The Keynote 006 trial showed that pembrolizumab monotherapy in patients with advanced melanoma resulted in an ORR of 36%.[33] Lenvatinib monotherapy in patients with advanced melanoma resulted in an ORR of just 9.7%.[34] As such, the ORR of 48% in our combination of lenvatinib plus pembrolizumab represents an encouraging improvement. Additionally, one of the more striking improvements in ORR compared with pembrolizumab monotherapy occurred in the SCCHN cohort. Although the Keynote 012 clinical trial of pembrolizumab in patients with advanced SCCHN showed an ORR of 16% to 18%,[35,36] this study resulted in an ORR of 45%.

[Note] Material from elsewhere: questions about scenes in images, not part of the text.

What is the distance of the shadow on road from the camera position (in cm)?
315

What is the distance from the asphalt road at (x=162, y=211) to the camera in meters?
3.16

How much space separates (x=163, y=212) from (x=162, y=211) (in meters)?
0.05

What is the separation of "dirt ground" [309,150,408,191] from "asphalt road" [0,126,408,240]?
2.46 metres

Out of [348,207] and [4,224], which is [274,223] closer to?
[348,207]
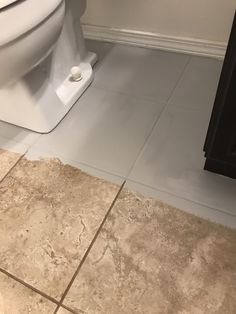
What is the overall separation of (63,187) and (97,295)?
30cm

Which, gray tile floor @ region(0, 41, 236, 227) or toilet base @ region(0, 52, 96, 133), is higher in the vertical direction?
toilet base @ region(0, 52, 96, 133)

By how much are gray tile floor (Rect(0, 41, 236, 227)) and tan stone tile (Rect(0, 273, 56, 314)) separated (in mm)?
344

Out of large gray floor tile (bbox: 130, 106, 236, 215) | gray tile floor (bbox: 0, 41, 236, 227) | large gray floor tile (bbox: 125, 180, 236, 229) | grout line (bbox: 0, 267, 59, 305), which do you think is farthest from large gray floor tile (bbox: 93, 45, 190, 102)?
grout line (bbox: 0, 267, 59, 305)

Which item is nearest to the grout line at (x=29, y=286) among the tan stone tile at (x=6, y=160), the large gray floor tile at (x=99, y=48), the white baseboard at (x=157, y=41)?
the tan stone tile at (x=6, y=160)

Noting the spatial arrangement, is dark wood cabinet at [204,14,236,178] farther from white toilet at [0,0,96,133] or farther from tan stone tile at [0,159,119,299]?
white toilet at [0,0,96,133]

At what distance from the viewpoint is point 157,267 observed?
675 mm

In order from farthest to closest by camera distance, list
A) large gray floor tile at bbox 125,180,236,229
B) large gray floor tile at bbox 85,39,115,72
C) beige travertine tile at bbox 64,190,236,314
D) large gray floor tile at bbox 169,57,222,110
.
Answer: large gray floor tile at bbox 85,39,115,72 < large gray floor tile at bbox 169,57,222,110 < large gray floor tile at bbox 125,180,236,229 < beige travertine tile at bbox 64,190,236,314

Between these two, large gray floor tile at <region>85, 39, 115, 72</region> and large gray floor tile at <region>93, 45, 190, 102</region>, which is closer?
large gray floor tile at <region>93, 45, 190, 102</region>

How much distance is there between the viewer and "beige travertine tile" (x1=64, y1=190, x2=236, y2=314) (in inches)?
24.8

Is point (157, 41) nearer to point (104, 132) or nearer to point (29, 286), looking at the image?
point (104, 132)

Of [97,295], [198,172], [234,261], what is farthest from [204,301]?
[198,172]

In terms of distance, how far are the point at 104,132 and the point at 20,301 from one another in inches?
20.5

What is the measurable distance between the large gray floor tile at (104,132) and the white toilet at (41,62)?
48 millimetres

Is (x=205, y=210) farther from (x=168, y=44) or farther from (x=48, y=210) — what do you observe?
(x=168, y=44)
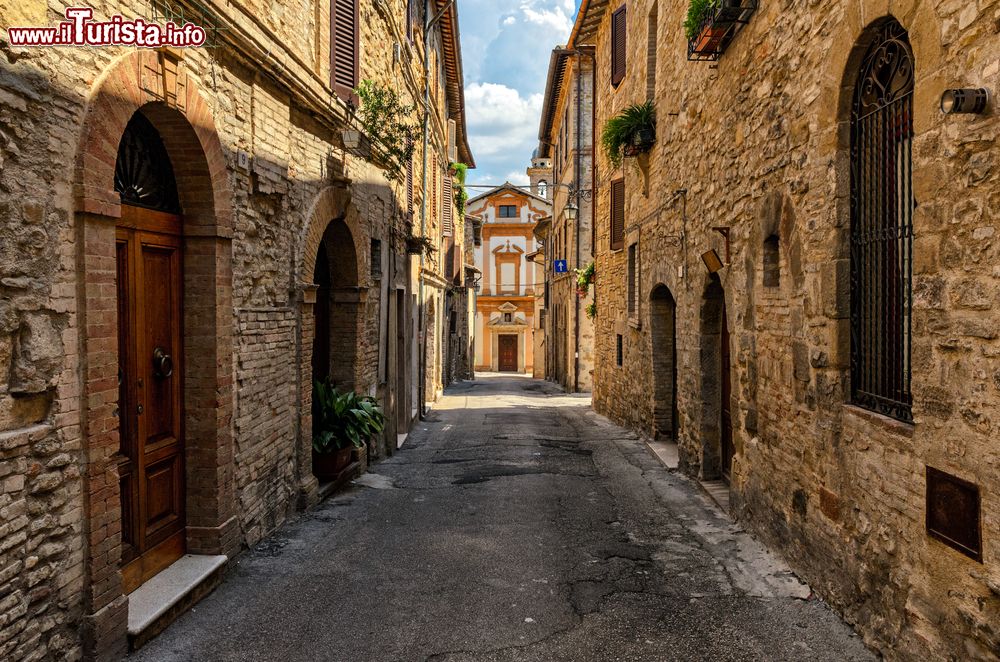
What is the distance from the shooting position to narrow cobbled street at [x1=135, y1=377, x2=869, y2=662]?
13.5 ft

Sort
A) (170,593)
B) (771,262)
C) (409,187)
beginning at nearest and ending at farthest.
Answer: (170,593) < (771,262) < (409,187)

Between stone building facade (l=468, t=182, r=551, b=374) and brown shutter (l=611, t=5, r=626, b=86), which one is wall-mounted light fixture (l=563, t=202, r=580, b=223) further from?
stone building facade (l=468, t=182, r=551, b=374)

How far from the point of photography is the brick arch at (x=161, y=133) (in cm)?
358

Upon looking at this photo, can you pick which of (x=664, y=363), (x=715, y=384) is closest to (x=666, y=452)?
(x=664, y=363)

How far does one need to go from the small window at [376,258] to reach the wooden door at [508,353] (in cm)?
3681

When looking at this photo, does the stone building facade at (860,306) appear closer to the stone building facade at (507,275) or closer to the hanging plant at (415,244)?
the hanging plant at (415,244)

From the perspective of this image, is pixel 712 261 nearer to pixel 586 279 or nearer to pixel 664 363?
pixel 664 363

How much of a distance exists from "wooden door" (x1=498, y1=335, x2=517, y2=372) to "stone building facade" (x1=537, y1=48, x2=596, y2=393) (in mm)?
19814

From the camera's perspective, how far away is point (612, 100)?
1472 centimetres

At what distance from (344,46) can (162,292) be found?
4.11 meters

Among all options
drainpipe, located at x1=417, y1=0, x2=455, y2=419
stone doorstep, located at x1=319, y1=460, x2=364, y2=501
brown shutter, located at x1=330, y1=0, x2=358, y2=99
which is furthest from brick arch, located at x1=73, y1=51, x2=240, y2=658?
drainpipe, located at x1=417, y1=0, x2=455, y2=419

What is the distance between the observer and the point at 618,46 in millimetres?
13875

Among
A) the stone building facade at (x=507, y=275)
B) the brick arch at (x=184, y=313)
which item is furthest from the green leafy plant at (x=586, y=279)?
the stone building facade at (x=507, y=275)

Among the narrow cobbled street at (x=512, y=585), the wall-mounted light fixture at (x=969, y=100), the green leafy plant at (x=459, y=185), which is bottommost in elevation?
the narrow cobbled street at (x=512, y=585)
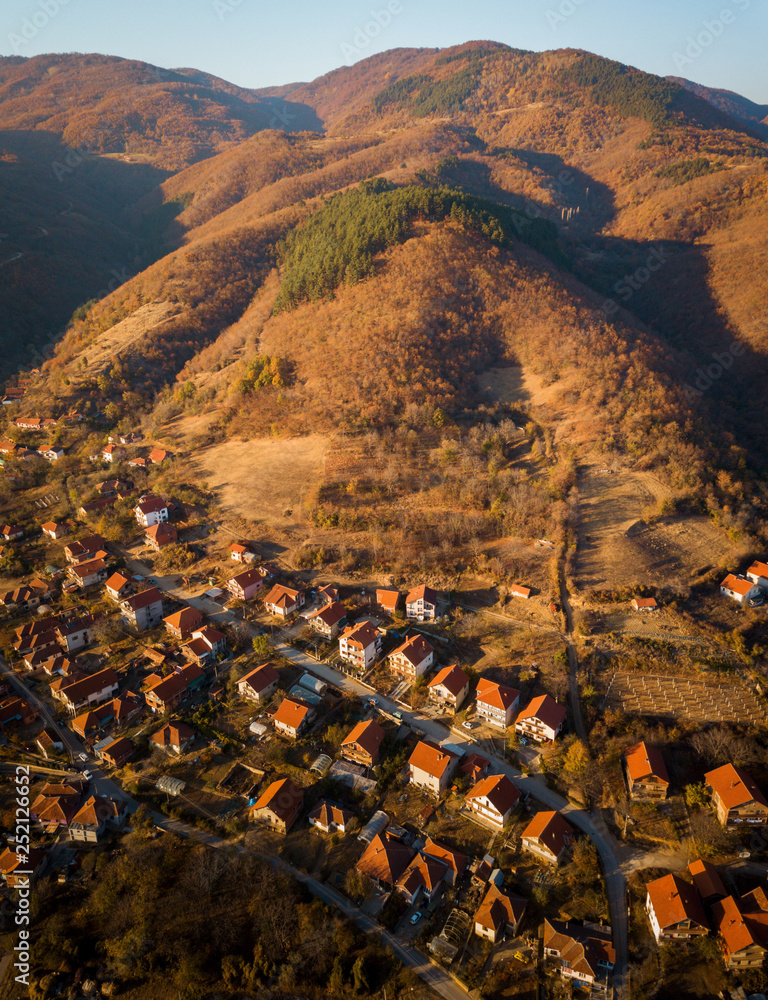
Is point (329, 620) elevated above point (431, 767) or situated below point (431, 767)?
above

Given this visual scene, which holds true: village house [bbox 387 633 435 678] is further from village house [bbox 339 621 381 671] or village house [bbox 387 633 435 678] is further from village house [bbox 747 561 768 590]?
village house [bbox 747 561 768 590]

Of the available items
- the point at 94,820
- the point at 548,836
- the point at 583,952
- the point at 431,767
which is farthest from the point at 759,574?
the point at 94,820

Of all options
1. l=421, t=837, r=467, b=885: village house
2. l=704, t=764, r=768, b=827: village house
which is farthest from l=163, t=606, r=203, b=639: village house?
l=704, t=764, r=768, b=827: village house

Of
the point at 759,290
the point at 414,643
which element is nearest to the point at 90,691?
the point at 414,643

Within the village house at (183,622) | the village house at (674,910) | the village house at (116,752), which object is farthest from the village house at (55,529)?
the village house at (674,910)

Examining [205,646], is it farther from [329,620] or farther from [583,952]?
[583,952]
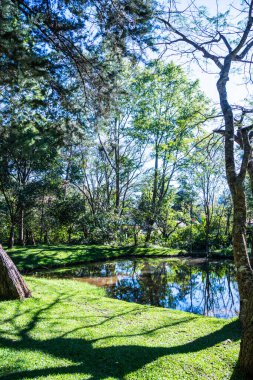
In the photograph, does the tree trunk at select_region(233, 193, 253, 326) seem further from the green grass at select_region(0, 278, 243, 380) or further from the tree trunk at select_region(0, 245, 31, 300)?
the tree trunk at select_region(0, 245, 31, 300)

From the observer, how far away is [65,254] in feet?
64.3

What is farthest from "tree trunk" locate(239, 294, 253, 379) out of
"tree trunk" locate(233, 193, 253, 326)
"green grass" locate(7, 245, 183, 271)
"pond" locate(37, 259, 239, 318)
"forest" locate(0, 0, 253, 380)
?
"green grass" locate(7, 245, 183, 271)

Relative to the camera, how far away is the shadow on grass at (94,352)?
388 centimetres

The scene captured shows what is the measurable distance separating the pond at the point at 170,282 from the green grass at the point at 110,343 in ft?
9.95

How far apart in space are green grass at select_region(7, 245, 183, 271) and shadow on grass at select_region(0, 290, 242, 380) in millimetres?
11488

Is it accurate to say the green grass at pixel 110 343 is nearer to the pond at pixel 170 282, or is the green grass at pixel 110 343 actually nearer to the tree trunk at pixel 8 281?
the tree trunk at pixel 8 281

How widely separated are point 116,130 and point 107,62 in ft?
72.8

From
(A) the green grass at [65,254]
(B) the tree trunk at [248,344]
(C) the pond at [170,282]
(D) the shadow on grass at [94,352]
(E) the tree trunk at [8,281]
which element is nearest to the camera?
(B) the tree trunk at [248,344]

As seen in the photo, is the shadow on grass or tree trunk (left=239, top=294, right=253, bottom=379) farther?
the shadow on grass

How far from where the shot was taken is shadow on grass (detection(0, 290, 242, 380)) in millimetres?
3875

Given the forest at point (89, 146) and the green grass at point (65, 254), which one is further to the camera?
the green grass at point (65, 254)

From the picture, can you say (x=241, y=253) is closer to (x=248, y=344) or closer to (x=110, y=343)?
(x=248, y=344)

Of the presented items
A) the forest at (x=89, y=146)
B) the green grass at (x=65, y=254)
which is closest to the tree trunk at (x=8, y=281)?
the forest at (x=89, y=146)

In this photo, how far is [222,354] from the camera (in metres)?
4.65
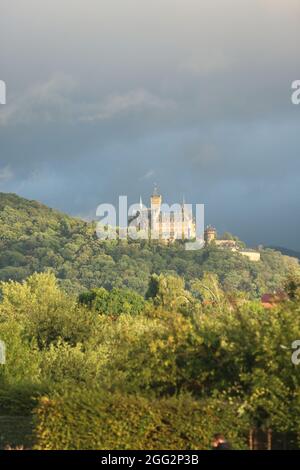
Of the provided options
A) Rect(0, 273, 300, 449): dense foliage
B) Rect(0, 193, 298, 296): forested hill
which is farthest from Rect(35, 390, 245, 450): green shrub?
Rect(0, 193, 298, 296): forested hill

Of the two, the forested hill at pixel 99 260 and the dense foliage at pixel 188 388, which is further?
the forested hill at pixel 99 260

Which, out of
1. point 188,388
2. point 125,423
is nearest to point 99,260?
point 188,388

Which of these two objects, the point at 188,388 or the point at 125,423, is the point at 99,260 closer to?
the point at 188,388

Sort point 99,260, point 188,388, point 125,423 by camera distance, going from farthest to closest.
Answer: point 99,260 < point 188,388 < point 125,423

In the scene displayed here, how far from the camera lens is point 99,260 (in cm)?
16550

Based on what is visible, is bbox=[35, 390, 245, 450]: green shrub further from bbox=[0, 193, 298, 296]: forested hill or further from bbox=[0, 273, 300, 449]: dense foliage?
bbox=[0, 193, 298, 296]: forested hill

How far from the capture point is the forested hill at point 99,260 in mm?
161250

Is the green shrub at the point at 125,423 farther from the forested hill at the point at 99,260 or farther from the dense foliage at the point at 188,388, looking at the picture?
the forested hill at the point at 99,260

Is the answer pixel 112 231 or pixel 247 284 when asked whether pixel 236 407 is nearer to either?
pixel 247 284

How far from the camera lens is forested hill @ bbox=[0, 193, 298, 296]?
161250 millimetres

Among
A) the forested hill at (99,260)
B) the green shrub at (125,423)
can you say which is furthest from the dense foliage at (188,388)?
the forested hill at (99,260)

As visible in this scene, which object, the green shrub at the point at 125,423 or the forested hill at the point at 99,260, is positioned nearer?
the green shrub at the point at 125,423

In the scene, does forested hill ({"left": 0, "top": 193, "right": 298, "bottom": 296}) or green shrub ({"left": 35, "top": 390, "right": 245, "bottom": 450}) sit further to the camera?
forested hill ({"left": 0, "top": 193, "right": 298, "bottom": 296})

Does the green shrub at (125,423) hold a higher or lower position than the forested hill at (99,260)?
lower
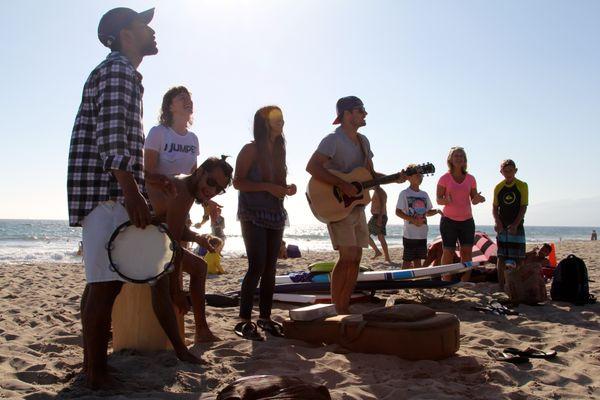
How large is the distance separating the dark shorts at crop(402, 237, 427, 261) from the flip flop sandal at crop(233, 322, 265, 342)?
4.06 meters

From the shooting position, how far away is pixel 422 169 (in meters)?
4.85

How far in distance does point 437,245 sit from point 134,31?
634 centimetres

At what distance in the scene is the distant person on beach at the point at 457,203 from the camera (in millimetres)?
6629

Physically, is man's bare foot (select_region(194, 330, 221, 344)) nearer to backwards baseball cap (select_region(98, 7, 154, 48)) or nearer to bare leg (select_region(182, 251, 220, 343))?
bare leg (select_region(182, 251, 220, 343))

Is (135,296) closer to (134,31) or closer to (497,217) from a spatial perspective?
(134,31)

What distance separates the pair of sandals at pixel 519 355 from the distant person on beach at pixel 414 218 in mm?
3975

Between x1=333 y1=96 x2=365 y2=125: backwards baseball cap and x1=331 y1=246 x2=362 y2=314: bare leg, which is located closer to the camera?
x1=331 y1=246 x2=362 y2=314: bare leg

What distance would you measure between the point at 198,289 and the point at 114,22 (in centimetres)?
178

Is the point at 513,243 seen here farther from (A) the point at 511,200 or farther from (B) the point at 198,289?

Of note, PD-L1 status did not correlate with ORR in this trial. However, the sample sizes in each cohort were relatively small, and PD-L1 status was not available for several patients. PD-L1 and other biomarkers are being evaluated in ongoing phase III clinical trials with the lenvatinib plus pembrolizumab combination.

Limitations of this study are typical of an early-phase clinical trial and include small numbers of patients treated, a heterogeneous patient population that was not randomly assigned, and the lack of a comparator treatment arm. Additionally, the PD-L1 status could be determined at any time point (including from archival tissue), and the PD-L1 expression assay has not yet been validated for patients with RCC, SCCHN, endometrial cancer, urothelial cancer, or melanoma.

In conclusion, lenvatinib plus pembrolizumab resulted in a manageable toxicity profile and promising antitumor activity in patients with selected solid tumors. Based on the clinical activity of the combination regimen in this study, additional clinical trials for patients with gastric cancer (ClinicalTrials.gov identifier: NCT03609359), gastroesophageal cancer (ClinicalTrials.gov identifier: NCT03321630), and differentiated thyroid cancer (ClinicalTrials.gov identifier: NCT02973997) are currently under way. Furthermore, the results of this study laid the foundation for 4 large phase III clinical trials in patients with RCC (ClinicalTrials.gov identifier: NCT02811861), endometrial cancer (ClinicalTrials.gov identifier: NCT03517449), melanoma (ClinicalTrials.gov identifier: NCT03820986), and NSCLC (ClinicalTrials.gov identifier: NCT03829332), which are currently ongoing. In the future, we also plan to study lenvatinib plus pembrolizumab in patients with RCC who have had disease progression after treatment with immune checkpoint inhibitors.